*** DATASET

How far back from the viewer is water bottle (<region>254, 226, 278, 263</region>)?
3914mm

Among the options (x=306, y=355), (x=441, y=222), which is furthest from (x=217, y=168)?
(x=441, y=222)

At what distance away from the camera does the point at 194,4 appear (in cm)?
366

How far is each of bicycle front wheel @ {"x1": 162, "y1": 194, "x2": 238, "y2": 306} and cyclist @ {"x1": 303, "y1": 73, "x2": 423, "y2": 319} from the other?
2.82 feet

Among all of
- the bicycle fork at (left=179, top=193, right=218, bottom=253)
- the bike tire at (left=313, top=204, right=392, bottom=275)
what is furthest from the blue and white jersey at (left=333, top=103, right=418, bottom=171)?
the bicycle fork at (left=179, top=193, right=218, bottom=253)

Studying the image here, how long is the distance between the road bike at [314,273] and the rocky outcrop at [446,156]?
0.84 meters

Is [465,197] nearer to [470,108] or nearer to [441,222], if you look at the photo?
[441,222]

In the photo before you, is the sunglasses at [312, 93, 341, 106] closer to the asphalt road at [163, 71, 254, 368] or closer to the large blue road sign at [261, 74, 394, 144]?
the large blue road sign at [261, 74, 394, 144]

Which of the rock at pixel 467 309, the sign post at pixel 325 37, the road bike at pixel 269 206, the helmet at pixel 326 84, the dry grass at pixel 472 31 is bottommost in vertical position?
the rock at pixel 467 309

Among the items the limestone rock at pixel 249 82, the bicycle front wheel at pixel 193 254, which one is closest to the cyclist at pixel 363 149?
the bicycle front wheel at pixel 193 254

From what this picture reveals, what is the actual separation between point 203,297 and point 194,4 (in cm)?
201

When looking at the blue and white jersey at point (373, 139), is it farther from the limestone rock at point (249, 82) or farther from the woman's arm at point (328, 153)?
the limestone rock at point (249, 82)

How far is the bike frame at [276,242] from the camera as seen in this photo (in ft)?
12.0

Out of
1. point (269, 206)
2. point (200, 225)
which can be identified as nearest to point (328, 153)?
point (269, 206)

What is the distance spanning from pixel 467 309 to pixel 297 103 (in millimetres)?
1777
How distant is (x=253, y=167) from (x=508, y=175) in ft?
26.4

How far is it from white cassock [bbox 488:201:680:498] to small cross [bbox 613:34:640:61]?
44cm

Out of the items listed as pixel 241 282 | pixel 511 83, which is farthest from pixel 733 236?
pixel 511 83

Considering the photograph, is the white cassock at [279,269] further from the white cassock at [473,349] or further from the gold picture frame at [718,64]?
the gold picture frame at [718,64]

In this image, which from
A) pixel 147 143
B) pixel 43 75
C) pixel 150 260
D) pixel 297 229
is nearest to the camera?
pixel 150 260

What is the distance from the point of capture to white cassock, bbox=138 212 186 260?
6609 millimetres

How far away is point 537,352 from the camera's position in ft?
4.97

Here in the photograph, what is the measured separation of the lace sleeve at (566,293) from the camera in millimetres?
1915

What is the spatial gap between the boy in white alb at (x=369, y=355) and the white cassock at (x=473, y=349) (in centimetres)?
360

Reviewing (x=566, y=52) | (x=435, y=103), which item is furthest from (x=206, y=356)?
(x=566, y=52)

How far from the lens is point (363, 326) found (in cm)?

******

→ EXERCISE AIM
Starting at the line that contains "How far away" and continuing through the last of the items, copy those lines with "camera" replaced by "viewer" and everything else unchanged, and give nothing else.

→ COMPLETE OUTPUT
How far away is point 537,352 from the viewer's position in ft?
4.97

Here in the photograph, what is the measured separation of the lace sleeve at (566,293) from the viewer in millimetres?
1915

What is the spatial gap between the boy in white alb at (x=369, y=355) and the white cassock at (x=473, y=349) (in centimetres)?
360

Reviewing (x=566, y=52) | (x=435, y=103), which item is furthest from (x=206, y=356)?
(x=566, y=52)

How far from the lens is point (363, 326) found (in cm)?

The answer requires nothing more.